Анархия убила Коммуну. Это (пусть и выражаясь в 1877 г. сдержанно, с учетом чувств родных и товарищей погибших коммунаров) констатировал и В. Либкнехт: «Отсутствие политической и военной организации проходит красной нитью через всю историю Коммуны. Этим была заранее предопределена судьба ее»[70]. Энгельс в 1872 г. в частном письме мог себе позволить высказаться жестче: «Именно недостаток централизации и авторитета стоил жизни Коммуне»[71]. А публично Маркс с Энгельсом дважды в 1873 г. процитировали письмо Гарибальди (причем Энгельс во втором случае счел нужным выделить эти слова): «Парижская Коммуна пала потому, что в Париже не было никакой авторитетной власти, а лишь одна анархия»[72].
Но еще более суровые претензии предъявил анархистам – членам Коммуны теоретик народничества, участник и свидетель Коммуны и такой же, как парижские прудонисты, член Интернационала, П.Л. Лавров: «…именно члены социалистического меньшинства ничем не проявили того, что … “экономическое равенство” составляет главное дело, необходимое и предварительное условие “политической свободы”. Они толковали об автономии общин, о свободе слова, о вреде диктатуры – всё вопросы политические – и откладывали на будущее обсуждение … отношений труда к капиталу, пролетариата к собственности; они едва решались дотронуться до святыни собственности казначейства, банков, … а тем менее – до святыни собственности частных людей, ограничиваясь в этой области осторожными полумерами. …ни один камень экономического строя, враждебного пролетариату, не был сдвинут с места представителями его революции»[73]. Коммуна «объявила “социальное возрождение”, но не попыталась даже осуществить его. Она объявила “конец старого правительственного и клерикального мира, конец милитаризма, чиновничества, эксплуатации, биржевой игры, конец монополий и привилегий”, но не сделала ни одного решительного шага к их концу. Она поставила программу социальной революции, но не решилась выполнить этой программы»[74].
Иначе говоря, Лавров обвинил анархистов Коммуны в том, что они оказались препятствием на пути социальной революции! Для революционера и социалиста нельзя придумать более страшного обвинения.
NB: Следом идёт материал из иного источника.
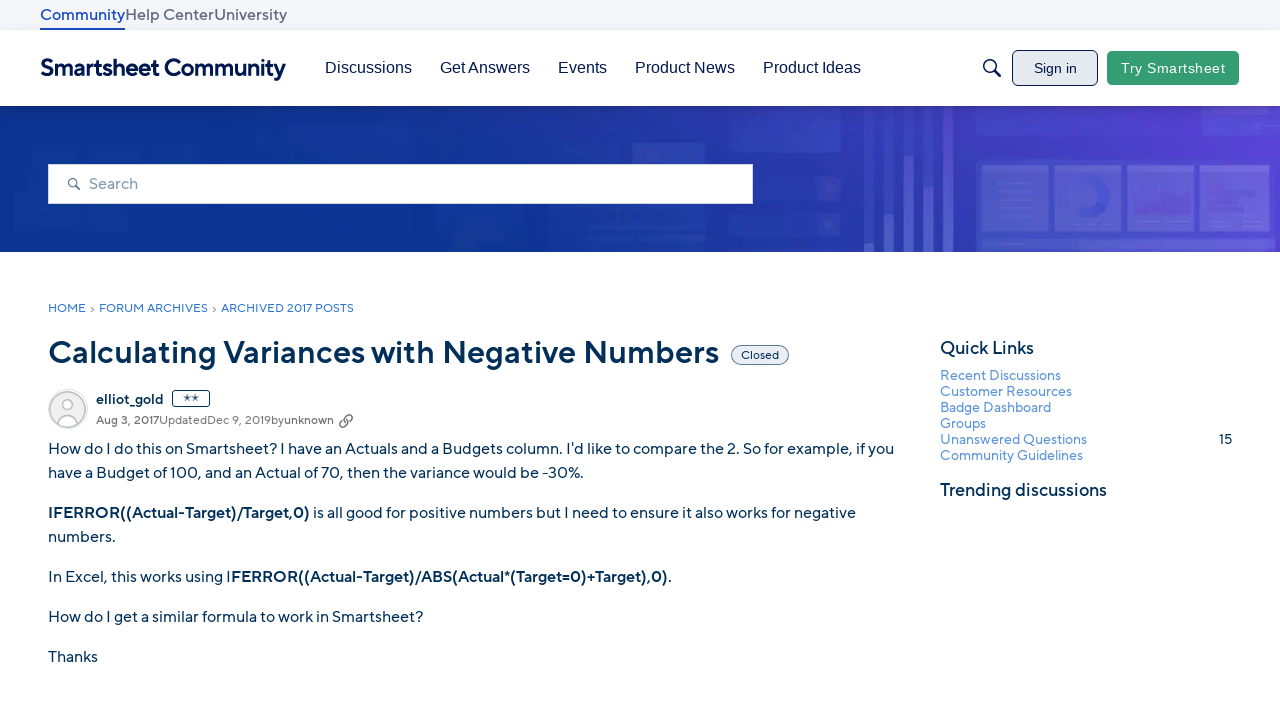

--- FILE ---
content_type: text/javascript; charset=utf-8
request_url: https://cdn.bizible.com/xdc.js?_biz_u=2c4c629257ca4ccef3f88b1201d0c76c&_biz_h=-1719904874&cdn_o=a&jsVer=4.25.11.25
body_size: 218
content:
(function () {
    BizTrackingA.XdcCallback({
        xdc: "2c4c629257ca4ccef3f88b1201d0c76c"
    });
})();
;


--- FILE ---
content_type: application/x-javascript
request_url: https://community.smartsheet.com/dist/v2/layouts/chunks/addons/dashboard/MembersSearchDomain.DWUmlpXW.min.js
body_size: -129
content:
const __vite__mapDeps=(i,m=__vite__mapDeps,d=(m.f||(m.f=["../openapi-embed/layouts._xHqySZ2.css"])))=>i.map(i=>d[i]);
import{S as e,_ as o}from"../../../entries/layouts.vvUFNYZl.min.js";const _=new e("members",()=>o(()=>import("./MembersSearchDomain.loadable.xbOU_764.min.js"),__vite__mapDeps([0]),import.meta.url));export{_ as M};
Во всех трех указанных в начале статьи случаях, когда анархисты действительно попытались всерьез ввести «безначалие», они – противники власти («анархия» значит «безвластие») – вынуждены были взять власть в свои руки, стать властью. И, ненавидя государство, вынуждены были создать этатоидные (подобные государству) структуры. Но только в Парижской Коммуне анархисты не сделали уступок Realpolitik, сохранили идейную чистоту. И наглядно показали всему миру, чем это в кратчайший срок кончается. Гекатомбой.